Мэтью, двоюродный брат Илая, не походил ни на одного из Таннеров. Он был коренаст, курнос и имел карие, а не голубые глаза. Влажные губы его были слишком полными, отчего казались опухшими, а жирные волосы являли собой копну мышиного цвета, которую давно следовало подстричь. Но у него была широкая улыбка, а то, что он редко смотрел на собеседника, говорило скорей о привычке глазеть по сторонам, чем о скрытности характера. Жена Мэтью, Полли, была беременна, и ее огромный живот походил на прибывающую луну. Она как могла помогала себе, поддерживая его сцепленными руками. Ей, наверное, исполнилось всего лет двадцать или около того, но ее лицо постарело от постоянных хлопот. Когда она впустила их в дом, у нее под ногами вертелась маленькая девчушка, ухватившаяся за юбку матери.
– Не волнуйся, дорогая, – обратилась Полли к вошедшей, заметив тревожный взгляд, устремленный на ее живот. – Я на сносях и должна родить со дня на день. Чувствую – там больше одного. Моя мама была одной из тройняшек, так что помоги мне Боже. Твой, наверное, будет вдвое меньше моего. – Мэтью и Полли были в курсе, что Клемми немая, но все равно последовала пауза, сменившаяся ощущением неловкости, когда гостья не ответила. – На каком ты месяце? – спросила Полли и покраснела, сообразив, что Клемми ничего не скажет и на этот раз.
– Только Клем знает, – отозвался Илай, глядя на свою любимую так, будто она сотворила чудо. – Прочим остается лишь подождать.

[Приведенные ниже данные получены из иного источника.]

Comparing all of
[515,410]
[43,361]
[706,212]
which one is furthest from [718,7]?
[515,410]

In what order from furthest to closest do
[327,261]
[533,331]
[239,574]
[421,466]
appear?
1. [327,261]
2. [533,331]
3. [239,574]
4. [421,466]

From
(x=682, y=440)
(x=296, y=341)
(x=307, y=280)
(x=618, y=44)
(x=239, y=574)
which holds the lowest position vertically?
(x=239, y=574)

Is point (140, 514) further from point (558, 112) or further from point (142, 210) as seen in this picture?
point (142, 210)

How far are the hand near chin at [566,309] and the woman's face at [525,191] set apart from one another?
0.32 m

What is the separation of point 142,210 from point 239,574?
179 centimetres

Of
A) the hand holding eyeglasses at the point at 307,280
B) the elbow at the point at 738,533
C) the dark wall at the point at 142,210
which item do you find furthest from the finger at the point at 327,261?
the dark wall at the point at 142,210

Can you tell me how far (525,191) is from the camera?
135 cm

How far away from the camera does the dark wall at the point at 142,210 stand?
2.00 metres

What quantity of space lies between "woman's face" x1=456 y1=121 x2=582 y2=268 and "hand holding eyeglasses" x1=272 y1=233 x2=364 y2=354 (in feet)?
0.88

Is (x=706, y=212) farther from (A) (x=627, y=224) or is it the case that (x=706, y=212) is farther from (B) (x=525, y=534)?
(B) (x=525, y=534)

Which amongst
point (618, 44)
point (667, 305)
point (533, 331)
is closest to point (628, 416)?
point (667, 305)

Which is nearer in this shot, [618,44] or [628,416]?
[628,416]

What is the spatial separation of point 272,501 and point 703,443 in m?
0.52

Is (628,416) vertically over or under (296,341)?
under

Полли, прищурившись, посмотрела на Клемми и, знаком попросив разрешения, ощупала ее талию.
– Срок небольшой, – определила она. – Не больше двух месяцев.

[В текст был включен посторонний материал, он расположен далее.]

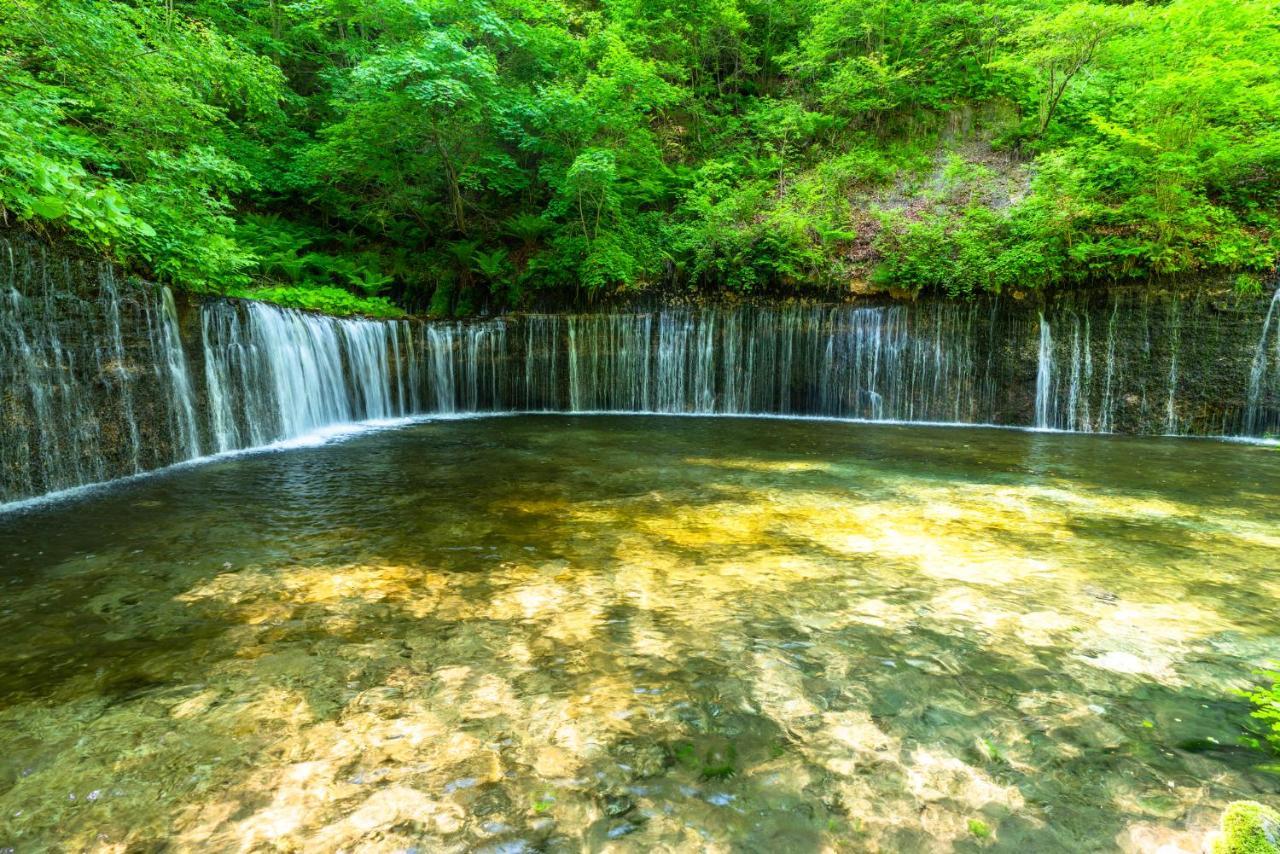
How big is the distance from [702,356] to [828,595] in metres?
11.9

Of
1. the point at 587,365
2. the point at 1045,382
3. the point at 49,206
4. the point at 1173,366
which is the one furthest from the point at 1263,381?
the point at 49,206

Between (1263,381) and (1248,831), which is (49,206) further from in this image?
(1263,381)

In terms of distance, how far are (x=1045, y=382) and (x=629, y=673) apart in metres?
13.5

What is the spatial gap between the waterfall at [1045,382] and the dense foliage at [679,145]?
128 cm

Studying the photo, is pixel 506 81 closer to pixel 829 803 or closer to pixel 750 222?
pixel 750 222

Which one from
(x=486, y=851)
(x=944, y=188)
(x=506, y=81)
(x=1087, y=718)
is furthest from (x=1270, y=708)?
(x=506, y=81)

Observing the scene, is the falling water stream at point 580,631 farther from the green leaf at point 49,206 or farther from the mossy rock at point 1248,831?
the green leaf at point 49,206

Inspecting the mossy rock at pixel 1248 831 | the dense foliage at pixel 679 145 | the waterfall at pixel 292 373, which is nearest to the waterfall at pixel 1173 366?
the dense foliage at pixel 679 145

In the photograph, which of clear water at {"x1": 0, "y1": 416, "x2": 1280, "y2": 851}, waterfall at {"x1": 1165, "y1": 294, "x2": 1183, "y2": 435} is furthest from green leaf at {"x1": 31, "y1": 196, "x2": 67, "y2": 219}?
waterfall at {"x1": 1165, "y1": 294, "x2": 1183, "y2": 435}

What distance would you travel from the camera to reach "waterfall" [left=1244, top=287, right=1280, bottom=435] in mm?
10523

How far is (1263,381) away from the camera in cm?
1065

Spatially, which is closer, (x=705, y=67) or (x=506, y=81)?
(x=506, y=81)

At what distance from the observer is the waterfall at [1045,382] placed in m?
12.3

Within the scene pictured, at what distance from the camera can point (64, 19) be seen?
597cm
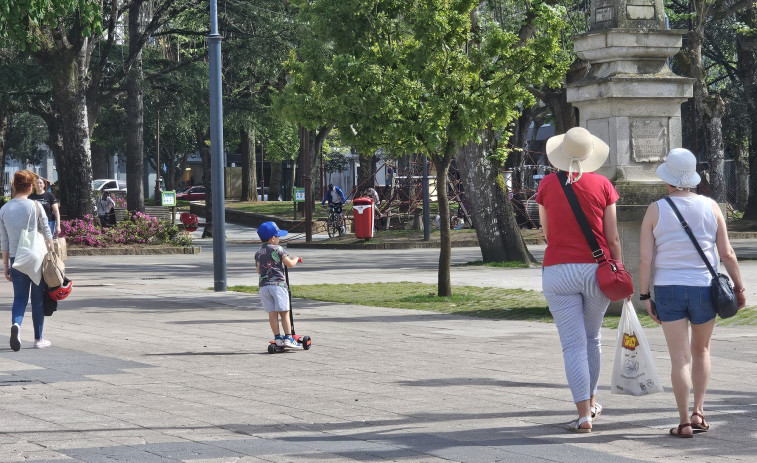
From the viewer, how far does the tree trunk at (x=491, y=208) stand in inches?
940

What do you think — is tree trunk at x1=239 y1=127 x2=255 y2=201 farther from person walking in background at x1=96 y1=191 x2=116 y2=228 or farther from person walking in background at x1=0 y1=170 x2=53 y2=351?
person walking in background at x1=0 y1=170 x2=53 y2=351

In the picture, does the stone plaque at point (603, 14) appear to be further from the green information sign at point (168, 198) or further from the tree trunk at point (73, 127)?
the green information sign at point (168, 198)

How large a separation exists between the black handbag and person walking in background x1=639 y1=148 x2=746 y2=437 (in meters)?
0.02

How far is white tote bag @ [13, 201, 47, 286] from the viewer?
35.9 ft

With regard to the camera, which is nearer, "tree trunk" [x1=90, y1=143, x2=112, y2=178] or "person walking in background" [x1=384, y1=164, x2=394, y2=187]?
"person walking in background" [x1=384, y1=164, x2=394, y2=187]

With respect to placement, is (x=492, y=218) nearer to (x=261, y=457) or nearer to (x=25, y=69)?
(x=25, y=69)

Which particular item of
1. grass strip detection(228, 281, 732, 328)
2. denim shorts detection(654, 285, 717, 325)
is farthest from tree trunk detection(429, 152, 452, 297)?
denim shorts detection(654, 285, 717, 325)

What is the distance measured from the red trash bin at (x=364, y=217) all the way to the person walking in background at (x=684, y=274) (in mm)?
26094

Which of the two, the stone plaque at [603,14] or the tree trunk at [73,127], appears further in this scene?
the tree trunk at [73,127]

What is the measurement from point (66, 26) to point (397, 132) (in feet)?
60.2

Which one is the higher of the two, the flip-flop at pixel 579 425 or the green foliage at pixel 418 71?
the green foliage at pixel 418 71

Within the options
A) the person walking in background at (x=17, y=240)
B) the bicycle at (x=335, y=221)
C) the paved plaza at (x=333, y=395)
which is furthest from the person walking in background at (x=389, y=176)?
the person walking in background at (x=17, y=240)

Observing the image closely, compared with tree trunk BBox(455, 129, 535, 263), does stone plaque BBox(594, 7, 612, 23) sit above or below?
above

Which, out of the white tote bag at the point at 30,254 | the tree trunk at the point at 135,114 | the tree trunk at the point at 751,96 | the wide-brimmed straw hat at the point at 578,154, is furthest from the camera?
the tree trunk at the point at 751,96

– Тогда у меня достаточно времени, чтобы поработать и найти нам жилье.
– Ну хорошо, – произнес Мэттью не слишком уверенным тоном. – Но вы можете у нас оставаться столько, сколько потребуется. В конце концов, мы ведь родня.

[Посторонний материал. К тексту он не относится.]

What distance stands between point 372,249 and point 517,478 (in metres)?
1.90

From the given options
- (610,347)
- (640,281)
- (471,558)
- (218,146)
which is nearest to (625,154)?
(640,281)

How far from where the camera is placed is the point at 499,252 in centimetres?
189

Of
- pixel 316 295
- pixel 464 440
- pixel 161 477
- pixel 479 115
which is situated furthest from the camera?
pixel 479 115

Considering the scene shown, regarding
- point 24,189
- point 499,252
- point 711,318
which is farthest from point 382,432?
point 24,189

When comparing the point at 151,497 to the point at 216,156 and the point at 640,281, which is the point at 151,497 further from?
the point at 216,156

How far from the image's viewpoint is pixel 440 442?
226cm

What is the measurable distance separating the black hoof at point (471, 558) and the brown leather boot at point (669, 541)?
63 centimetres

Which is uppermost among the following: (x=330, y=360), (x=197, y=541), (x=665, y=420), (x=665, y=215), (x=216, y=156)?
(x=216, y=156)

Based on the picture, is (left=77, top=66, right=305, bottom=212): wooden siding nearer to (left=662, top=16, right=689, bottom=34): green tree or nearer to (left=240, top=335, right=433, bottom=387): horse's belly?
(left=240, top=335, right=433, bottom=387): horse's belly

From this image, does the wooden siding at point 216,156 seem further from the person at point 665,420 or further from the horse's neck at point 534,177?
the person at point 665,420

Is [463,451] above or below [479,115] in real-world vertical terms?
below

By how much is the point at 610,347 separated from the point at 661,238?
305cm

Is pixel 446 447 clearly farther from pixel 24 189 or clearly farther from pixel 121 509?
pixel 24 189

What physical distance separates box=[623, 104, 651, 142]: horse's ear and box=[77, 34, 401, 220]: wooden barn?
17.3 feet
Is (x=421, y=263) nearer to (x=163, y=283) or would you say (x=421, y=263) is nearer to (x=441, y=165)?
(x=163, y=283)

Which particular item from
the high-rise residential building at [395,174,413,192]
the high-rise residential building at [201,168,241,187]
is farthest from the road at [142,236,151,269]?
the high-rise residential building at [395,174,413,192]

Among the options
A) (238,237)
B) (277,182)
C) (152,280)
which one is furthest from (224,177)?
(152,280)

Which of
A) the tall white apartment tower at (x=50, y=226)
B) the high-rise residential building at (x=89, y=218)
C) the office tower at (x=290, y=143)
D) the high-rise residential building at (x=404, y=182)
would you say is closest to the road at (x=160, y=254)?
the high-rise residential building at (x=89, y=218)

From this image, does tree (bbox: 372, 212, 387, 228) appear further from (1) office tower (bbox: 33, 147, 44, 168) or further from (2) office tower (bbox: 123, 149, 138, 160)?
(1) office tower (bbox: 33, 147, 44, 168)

– Пойдем, – позвала Полли. – Я покажу, где вы будете спать.
Мэтью и Полли занимали первый этаж тесного городского дома. В нем было две комнаты, одна выходила на улицу, там они готовили, умывались и ели, другая – во двор, и там они спали вместе с дочкой, трехлетней Бетси. За дверью, ведущей в эти комнаты, был коридор, из которого на второй этаж поднималась узкая лестница. Здесь было темно, тесно, и основную часть пространства занимали горшки, ящики, веники, ведра, а также большой молочный бидон, установленный на тележку, в котором Полли возила воду с колонки в конце улицы. Здесь витали ароматы, доносящиеся с кухни, а также стоял запах затхлости и сырости заброшенного помещения. Под лестницей лежал тонкий матрас, набитый тряпками и покрытый одеялом. Он был достаточно широк, чтобы два человека уместились на нем, лежа бок о бок и плотно прижавшись друг к другу. Клемми вспомнила об огромной кровати на ферме Уиверн, которую она делила с Джози. Эта кровать появилась еще до того, как родители приобрели ферму, и была скорей частью дома, чем предметом мебели. За долгие годы ее деревянные части изгрызли древоточцы, но она была уютной, мягкой и упругой. И безопасной. А здесь незнакомые люди шагали бы по улице всего в трех ярдах от места, где должна лежать ее голова.